* [Brief] Edit the lines running from the one containing "What is the camera-to-subject" through the end of the records, replacing "doll" with "figurine" and leaving everything else unchanged.
═══ Dataset extract
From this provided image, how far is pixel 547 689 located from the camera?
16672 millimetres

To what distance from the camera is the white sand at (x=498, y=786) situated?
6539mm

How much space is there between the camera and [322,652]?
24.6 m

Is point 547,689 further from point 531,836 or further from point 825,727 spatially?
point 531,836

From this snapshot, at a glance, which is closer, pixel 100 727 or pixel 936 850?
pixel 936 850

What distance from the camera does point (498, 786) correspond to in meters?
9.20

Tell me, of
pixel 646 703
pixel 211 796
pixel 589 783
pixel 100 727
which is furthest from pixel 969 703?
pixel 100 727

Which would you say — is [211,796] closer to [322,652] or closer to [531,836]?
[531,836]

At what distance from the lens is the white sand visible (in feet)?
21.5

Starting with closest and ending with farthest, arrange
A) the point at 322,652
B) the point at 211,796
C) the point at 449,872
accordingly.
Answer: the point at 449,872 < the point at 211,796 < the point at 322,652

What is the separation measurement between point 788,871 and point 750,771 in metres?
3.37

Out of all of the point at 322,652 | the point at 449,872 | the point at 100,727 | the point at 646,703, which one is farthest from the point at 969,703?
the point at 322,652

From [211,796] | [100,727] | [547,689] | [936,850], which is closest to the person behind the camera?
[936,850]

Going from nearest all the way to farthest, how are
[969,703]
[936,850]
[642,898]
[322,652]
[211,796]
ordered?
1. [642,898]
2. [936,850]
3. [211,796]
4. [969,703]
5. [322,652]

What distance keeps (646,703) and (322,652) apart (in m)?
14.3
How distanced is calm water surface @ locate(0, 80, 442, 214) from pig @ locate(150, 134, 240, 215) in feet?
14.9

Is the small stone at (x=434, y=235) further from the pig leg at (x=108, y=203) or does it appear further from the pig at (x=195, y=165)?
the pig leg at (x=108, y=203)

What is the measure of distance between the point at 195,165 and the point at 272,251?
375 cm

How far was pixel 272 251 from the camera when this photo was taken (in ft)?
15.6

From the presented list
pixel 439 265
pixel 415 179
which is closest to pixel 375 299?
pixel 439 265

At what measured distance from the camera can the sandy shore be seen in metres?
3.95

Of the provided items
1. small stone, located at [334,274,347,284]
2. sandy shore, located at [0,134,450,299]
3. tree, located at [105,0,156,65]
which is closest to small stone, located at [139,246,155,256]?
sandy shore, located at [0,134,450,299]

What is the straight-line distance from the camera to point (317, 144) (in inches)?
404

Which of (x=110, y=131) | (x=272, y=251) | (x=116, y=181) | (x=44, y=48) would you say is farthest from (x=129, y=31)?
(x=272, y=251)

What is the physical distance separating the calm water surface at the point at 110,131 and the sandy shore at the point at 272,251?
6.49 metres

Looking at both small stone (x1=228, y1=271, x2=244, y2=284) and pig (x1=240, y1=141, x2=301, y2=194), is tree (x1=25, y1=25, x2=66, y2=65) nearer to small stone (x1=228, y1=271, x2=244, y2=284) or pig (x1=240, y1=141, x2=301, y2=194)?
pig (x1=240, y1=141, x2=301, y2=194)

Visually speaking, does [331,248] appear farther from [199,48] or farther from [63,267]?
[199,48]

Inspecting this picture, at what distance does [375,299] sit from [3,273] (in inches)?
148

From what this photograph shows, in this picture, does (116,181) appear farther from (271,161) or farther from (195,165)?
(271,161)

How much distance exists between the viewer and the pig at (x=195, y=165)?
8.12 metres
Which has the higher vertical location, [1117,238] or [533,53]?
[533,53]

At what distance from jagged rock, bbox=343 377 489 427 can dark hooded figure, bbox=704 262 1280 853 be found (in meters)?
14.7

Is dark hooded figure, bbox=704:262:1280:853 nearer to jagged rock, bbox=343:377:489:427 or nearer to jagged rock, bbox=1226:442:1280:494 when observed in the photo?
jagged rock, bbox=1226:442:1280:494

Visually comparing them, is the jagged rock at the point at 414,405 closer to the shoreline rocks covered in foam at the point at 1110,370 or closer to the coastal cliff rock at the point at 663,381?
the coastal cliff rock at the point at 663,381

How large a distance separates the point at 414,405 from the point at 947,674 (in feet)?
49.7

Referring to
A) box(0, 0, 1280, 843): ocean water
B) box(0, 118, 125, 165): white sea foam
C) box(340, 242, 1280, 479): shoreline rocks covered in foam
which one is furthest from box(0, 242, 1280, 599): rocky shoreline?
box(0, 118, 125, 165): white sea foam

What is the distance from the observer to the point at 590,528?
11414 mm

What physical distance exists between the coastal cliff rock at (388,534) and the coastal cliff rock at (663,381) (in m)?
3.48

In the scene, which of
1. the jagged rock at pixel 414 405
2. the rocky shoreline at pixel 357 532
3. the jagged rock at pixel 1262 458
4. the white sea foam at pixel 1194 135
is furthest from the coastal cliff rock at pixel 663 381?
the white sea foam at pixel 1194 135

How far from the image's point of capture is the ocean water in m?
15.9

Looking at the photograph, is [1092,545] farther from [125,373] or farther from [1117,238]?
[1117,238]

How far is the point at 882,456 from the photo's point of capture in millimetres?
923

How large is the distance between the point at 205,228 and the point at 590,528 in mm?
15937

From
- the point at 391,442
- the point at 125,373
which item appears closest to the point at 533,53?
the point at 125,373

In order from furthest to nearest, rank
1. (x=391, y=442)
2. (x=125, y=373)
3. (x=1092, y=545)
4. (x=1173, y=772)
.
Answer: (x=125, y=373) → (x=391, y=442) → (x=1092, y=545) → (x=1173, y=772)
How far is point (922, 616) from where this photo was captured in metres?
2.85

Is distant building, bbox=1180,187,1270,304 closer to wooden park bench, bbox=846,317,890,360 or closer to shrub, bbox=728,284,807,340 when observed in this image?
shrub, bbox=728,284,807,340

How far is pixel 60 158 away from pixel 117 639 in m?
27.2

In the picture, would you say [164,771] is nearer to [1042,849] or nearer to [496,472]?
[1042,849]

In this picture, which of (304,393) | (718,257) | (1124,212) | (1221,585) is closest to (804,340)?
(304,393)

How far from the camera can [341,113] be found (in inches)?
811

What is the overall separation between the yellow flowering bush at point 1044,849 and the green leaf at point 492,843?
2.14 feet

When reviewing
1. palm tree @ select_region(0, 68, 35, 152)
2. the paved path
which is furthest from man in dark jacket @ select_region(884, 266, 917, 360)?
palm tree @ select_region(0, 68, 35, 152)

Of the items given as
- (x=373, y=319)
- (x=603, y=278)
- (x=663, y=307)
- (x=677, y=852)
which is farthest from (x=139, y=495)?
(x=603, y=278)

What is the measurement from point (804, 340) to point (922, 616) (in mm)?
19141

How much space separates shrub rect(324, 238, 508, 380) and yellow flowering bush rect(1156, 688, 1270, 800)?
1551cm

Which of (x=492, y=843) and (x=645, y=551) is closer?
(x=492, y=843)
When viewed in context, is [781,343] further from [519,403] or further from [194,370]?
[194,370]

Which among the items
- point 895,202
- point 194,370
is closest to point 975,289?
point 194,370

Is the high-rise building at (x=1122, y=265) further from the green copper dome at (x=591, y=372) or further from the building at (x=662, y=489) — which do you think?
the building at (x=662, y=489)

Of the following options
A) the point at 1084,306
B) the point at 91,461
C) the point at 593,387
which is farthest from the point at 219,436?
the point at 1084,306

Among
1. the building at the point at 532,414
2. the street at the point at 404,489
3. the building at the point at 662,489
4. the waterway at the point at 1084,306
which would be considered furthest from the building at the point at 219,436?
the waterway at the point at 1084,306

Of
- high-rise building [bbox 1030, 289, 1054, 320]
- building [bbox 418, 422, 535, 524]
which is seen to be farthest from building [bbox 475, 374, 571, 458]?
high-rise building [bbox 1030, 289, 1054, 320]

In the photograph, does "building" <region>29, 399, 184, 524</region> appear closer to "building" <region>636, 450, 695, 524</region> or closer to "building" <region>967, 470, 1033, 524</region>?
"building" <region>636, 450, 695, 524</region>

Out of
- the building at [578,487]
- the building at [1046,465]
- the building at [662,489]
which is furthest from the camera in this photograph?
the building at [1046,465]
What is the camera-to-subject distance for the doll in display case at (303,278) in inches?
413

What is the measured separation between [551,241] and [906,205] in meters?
══════
* [Result of the exercise]
What is the camera-to-subject distance for the figurine in display case at (303,278) in inches?
413

What is the measured separation between [551,241] and [906,205] in meters?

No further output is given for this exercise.